Chicken wings, life, and friendship on the table at my final lunch with Bryan Dilworth | Craig LaBan
Bryan Dilworth was the ultimate wing man
I got a call Monday morning that anyone would dread, the news that a good friend had died suddenly. Bryan Dilworth — concert promoter, bon vivant, devoted family man, frequent dinner companion, and formidable destroyer of steamed crabs — was gone at age 51 due to a pulmonary embolism.
How could this be? We had just shared lunch.
I instantly grieved for Bryan’s wife and son, then his massive circle of friends. And since we were about the same age, his passing also made me think not simply about how finite life is, but how each of our precious minutes are spent. I’ve met very few people who lived quite as intensely, as generously, or as joyfully as Bryan Dilworth did.
We were introduced a dozen years ago by a mutual friend who brought him along as a guest on a review meal — and we instantly bonded over the power of good food and became fast friends. Bryan was always up for a spontaneous dining adventure, ravenously hungry, and always seemed to be able to pause whatever major concert deal he was in the middle of wrangling for an opportunity to share lunch or an omakase feast.
I knew Bryan was a big deal in Philly’s music world. But he didn’t brag about it. Our relationship was quite separate from that universe, crafted entirely at the table over years of shared meals.
And you wouldn’t know his mover-shaker status from being around him. Bryan did not sport fancy airs to display any sense of self-importance. He seemed to strive for the opposite effect, showing up to all manner of restaurants in rumpled sweats, a cockeyed Phillies cap, and several days’ worth of scruff.
That’s how he came to dinner with me one night at Bar Volvér, showing up late for a reservation at Jose Garces’ fancy venue in the Kimmel Center. But he had an offer I couldn’t refuse: “I’ve been killing the slot machines at SugarHouse — let’s get some great champagne!”
I’ve been a fan of Bruno Paillard Brut Première Cuvée ever since, but mostly because I shared it with Bryan, who was always generous when he didn’t need to be. His phone lit up perpetually during our meals with texts from acquaintances requesting free tickets to events. He always shrugged like it was no big deal, happy to pass on the perks of his good fortune to others.
While Bryan could fit in with the sophisticates when it was required (we also dined together at Vernick Food & Drink and Hiroki), he was most happy feasting in the down-to-earth corners of Philly’s food scene. The all-you-can-eat crab nights in the private clubs of Port Richmond (as a Marylander, he worshiped crabs). He was all in for a cash-only pizza-hoagie run to Angelo’s Pizzeria South Philly. He even had a signature cheese move at Pat’s Steaks — Whiz on the bottom, American on top — a calculated overload of processed cheese to compensate for any shortcomings in the meat.

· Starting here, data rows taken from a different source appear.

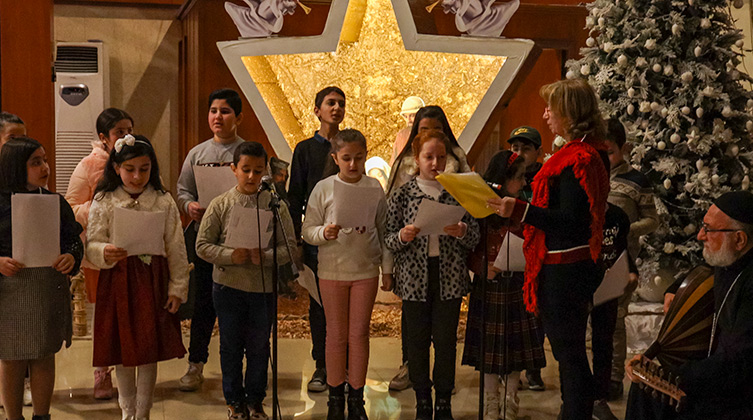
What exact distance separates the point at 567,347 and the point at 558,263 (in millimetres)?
300

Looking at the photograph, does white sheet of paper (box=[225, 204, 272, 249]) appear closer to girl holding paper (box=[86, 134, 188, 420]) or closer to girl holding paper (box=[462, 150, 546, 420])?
girl holding paper (box=[86, 134, 188, 420])

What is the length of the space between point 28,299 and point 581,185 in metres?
2.19

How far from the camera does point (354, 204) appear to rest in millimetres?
3475

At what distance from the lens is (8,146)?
3.29 m

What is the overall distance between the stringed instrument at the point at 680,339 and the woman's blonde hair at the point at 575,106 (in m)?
0.64

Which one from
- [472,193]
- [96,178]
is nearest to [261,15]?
[96,178]

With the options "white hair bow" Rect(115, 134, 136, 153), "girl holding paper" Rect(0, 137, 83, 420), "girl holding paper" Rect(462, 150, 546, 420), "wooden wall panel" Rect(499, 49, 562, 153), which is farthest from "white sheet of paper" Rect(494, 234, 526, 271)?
"wooden wall panel" Rect(499, 49, 562, 153)

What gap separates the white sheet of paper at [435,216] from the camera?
340cm

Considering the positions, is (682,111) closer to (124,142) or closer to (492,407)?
(492,407)

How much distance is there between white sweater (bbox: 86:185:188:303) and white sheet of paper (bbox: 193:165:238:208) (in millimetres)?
376

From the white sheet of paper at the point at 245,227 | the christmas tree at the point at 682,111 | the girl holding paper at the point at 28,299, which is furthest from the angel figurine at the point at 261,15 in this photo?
the girl holding paper at the point at 28,299

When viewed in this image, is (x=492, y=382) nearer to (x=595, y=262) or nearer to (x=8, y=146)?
(x=595, y=262)

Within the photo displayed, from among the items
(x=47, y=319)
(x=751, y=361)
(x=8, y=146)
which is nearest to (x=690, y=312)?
(x=751, y=361)

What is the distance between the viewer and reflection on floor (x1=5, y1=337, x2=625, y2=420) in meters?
3.88
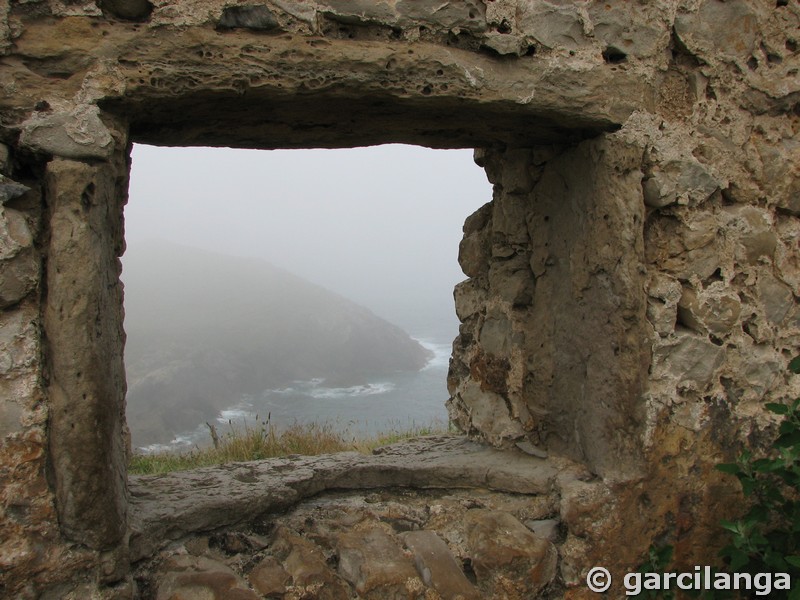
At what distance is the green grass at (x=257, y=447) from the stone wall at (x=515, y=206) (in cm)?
194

» READ MORE: Bryan Dilworth, longtime Philadelphia concert promoter, has died at 51
Few places, though, were as dear a lunch spot to us as Tasty Place, the subterranean Cantonese kitchen in the back corner of a basement supermarket in Chinatown, where the greatest salt-baked chicken wings in Philly could be found.
Bryan always marveled at the oil drum-sized barrels of MSG stored on the restaurant’s open shelves and once asked the waitress if Tasty Place used any in their cuisine. “Just a little bit!” she said with a wry smile, pinching her fingers in the air. It became one of Bryan’s favorite catchphrases for years to follow whenever he weighed the balance between moderation and indulgence. Indulgence usually won.
So when Tasty Place announced it was closing in January, I knew with whom I needed to share that final meal. We met on short notice, poured the tea, and talked about dumplings, ho fun noodles, music, children, wives, and life, especially the challenge of caring for sick elder parents.
“You know what’s scary,” he told me, “is that once they’re gone we’re next.”
The somber mood instantly turned cheerful, though, when a plate of those chicken wings arrived for the last time, their crackle-fried crusts scattered with chile peppers so fresh they radiated heat. We went silent as we devoured them, methodically stripping the blades clean of juicy flesh with ease until it was just a plate of bones. When we were done, he conceded with genuine melancholy that he was going to miss them, “just a little bit.”
Bryan Dilworth was the ultimate wing man, indeed. But there’s nothing little about the hole he leaves in the lives of those who knew him and had a chance to share his table.